_Dokumenttext_

Omnichannel Commerce: Definition, Vorteile und Herausforderungen
Offline- oder Online-Shopping – was ist Kunden lieber? Die Antwort: Es ist ihnen egal. Hauptsache, es ist bequem und sie bekommen, was sie suchen.
Sie nutzen täglich verschiedene Kanäle, um sich zu informieren und einzukaufen, sie surfen mit dem Smartphone, während sie durchs Shopping-Center bummeln.
Was bedeutet das für Händler, Hersteller und Marken? Sie benötigen eine Omnichannel-Strategie, um die Erwartungen ihrer Kundschaft erfüllen zu können. In diesem Artikel erfahren Sie, was genau darunter zu verstehen ist und wie ein Omnichannel Commerce in der Praxis aussieht.
Definition: Was ist Omnichannel Commerce?
Das Motto von Omnichannel Commerce lautet: Die Kunden sollen einkaufen können, wo immer sie wollen, wann immer sie wollen und wie immer sie wollen. Händler und Marken müssen auf verschiedenen Kanälen präsent sein, dort jeweils Informationen bereitstellen und ihre Produkte verkaufen. Zudem müssen diese Kanäle nahtlos ineinander übergehen, damit Kunden mühelos von einem zum anderen wechseln können.
Neben Online-Shops, Websites und Apps bezieht eine Omnichannel-Strategie unter anderem auch den stationären Einzelhandel mit ein, sowie Kommunikationskanäle wie E-Mails oder Telefon, Social Media und klassische Medien.
Dieser Trend folgt den aktuellen Kundenerwartungen, wie diese Grafik aus der Omnichnannel Studie 2020 von Salesforce zeigt:
Demnach nutzen 39 % der befragten Kunden im Bereich Mode und Bekleidung 2–3 Informationsquellen, bevor sie ein Produkt kaufen; 43 sogar 4 Quellen und mehr. Im Lebensmittelhandel hinkt die Entwicklung noch leicht hinterher. 46 % nutzen 2–3 Informationsquellen, 31 % nutzen 4 und mehr.

_Aufgabenstellung_
Kopieren Sie aus dem Text über Omnichannel Commerce den Abschnitt von „Sie nutzen täglich“ bis einschließlich „durchs Shopping-Center bummeln.“ wortgetreu. Die Einträge werden hierfür nicht benötigt.

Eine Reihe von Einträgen
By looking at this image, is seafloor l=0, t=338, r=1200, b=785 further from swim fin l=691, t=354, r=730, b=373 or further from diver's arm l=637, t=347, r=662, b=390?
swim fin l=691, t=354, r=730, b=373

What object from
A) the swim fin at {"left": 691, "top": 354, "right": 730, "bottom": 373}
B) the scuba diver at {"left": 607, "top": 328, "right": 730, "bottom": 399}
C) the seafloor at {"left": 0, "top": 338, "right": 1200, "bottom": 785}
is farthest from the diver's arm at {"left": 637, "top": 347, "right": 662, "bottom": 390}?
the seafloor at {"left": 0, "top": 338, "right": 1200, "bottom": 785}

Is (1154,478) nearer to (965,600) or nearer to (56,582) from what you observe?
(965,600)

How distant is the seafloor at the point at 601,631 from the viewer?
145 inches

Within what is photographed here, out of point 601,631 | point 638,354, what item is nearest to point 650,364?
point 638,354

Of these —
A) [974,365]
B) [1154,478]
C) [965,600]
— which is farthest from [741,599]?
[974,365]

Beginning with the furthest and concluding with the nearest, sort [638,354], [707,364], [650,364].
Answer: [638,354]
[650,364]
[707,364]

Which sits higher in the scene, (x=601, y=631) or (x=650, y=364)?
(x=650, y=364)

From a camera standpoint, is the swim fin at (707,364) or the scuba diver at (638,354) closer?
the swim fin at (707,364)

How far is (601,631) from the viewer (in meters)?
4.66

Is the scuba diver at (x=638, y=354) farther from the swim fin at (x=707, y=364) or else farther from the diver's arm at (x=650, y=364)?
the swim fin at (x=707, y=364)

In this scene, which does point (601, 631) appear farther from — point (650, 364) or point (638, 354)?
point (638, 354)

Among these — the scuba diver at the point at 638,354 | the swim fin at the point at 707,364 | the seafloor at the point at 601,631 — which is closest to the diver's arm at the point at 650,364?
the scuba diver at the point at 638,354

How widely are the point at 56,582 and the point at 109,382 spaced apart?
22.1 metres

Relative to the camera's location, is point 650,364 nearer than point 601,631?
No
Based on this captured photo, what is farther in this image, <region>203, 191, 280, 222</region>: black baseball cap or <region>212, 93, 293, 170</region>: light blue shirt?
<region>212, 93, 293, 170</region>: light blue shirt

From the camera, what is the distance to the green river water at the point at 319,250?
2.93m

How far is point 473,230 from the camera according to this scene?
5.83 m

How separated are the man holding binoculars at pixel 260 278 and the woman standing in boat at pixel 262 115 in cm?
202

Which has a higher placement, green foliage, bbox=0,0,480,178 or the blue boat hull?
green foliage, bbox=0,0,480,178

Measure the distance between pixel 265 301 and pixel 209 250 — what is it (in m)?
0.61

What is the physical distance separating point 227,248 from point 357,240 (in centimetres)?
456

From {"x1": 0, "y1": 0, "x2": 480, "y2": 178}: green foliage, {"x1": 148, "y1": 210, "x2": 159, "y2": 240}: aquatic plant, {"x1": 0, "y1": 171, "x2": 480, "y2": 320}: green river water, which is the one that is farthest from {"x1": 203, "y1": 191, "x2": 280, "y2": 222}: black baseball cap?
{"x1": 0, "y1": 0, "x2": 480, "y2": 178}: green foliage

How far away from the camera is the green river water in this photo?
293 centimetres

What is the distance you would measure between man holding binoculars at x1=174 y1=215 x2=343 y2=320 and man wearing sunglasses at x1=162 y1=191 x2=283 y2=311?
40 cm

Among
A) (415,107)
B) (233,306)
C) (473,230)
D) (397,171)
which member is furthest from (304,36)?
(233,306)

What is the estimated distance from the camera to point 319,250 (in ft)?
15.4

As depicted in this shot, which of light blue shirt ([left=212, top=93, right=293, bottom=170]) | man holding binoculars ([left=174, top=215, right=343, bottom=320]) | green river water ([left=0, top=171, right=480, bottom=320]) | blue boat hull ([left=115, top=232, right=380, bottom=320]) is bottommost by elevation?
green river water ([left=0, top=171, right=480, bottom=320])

_Gelöste Aufgabe_
Sie nutzen täglich verschiedene Kanäle, um sich zu informieren und einzukaufen, sie surfen mit dem Smartphone, während sie durchs Shopping-Center bummeln.